BRIEF 1
In the editorial on the maternity hospital vote, which two Green Party TDs lost the whip?
BRIEF 2
Retype the part of the editorial that begins with the words "The motion was" and ends with "votes were not.".

Start of GIVEN PASSAGE

The Irish Times view on the aftermath of the maternity hospital vote: a shrinking majority

The breach with Hourigan and Costello comes as tensions within the Green party over the ratification of the Canada-EU trade deal may be about to reignite

The withdrawal of the whip last week from Green Party TDs Patrick Costello and Neasa Hourigan is a blow to the party and to the Coalition. The pair voted against the Government on a Dáil private members’ motion tabled by Sinn Féin calling for the proposed new National Maternity Hospital at the St Vincent’s Hospital site to be in “full public ownership” rather than the 299-year lease negotiated between the NMH, St Vincent’s and the HSE. The text did not specify how this might be achieved, other than by re-engagement “at the highest level”.

The motion was passed by the Dáil with the votes of most Opposition TDs, while Government TDs abstained. Hourigan and Costello joined Sinn Féin, the Labour Party, the Social Democrats, Solidarity-People Before Profit and various Independents in supporting the motion – which was then ignored by the Government. But Costello and Hourigan's votes were not.

End of GIVEN PASSAGE
Start of DATA FOR REVIEW

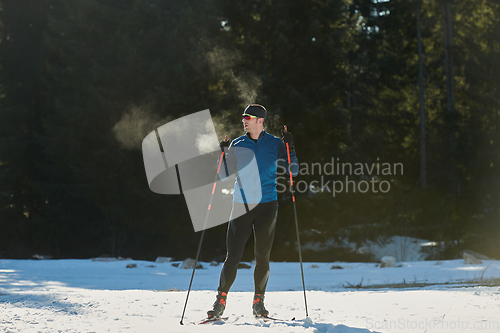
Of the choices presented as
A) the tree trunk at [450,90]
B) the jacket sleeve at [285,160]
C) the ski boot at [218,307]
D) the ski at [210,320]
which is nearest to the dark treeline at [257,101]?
the tree trunk at [450,90]

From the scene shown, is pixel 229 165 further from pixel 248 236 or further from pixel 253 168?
pixel 248 236

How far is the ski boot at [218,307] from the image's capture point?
3.93 meters

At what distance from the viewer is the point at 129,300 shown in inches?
187

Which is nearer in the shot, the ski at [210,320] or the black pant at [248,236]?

End of DATA FOR REVIEW

EXERCISE ANSWER 1
Patrick Costello and Neasa Hourigan.

EXERCISE ANSWER 2
The motion was passed by the Dáil with the votes of most Opposition TDs, while Government TDs abstained. Hourigan and Costello joined Sinn Féin, the Labour Party, the Social Democrats, Solidarity-People Before Profit and various Independents in supporting the motion – which was then ignored by the Government. But Costello and Hourigan's votes were not.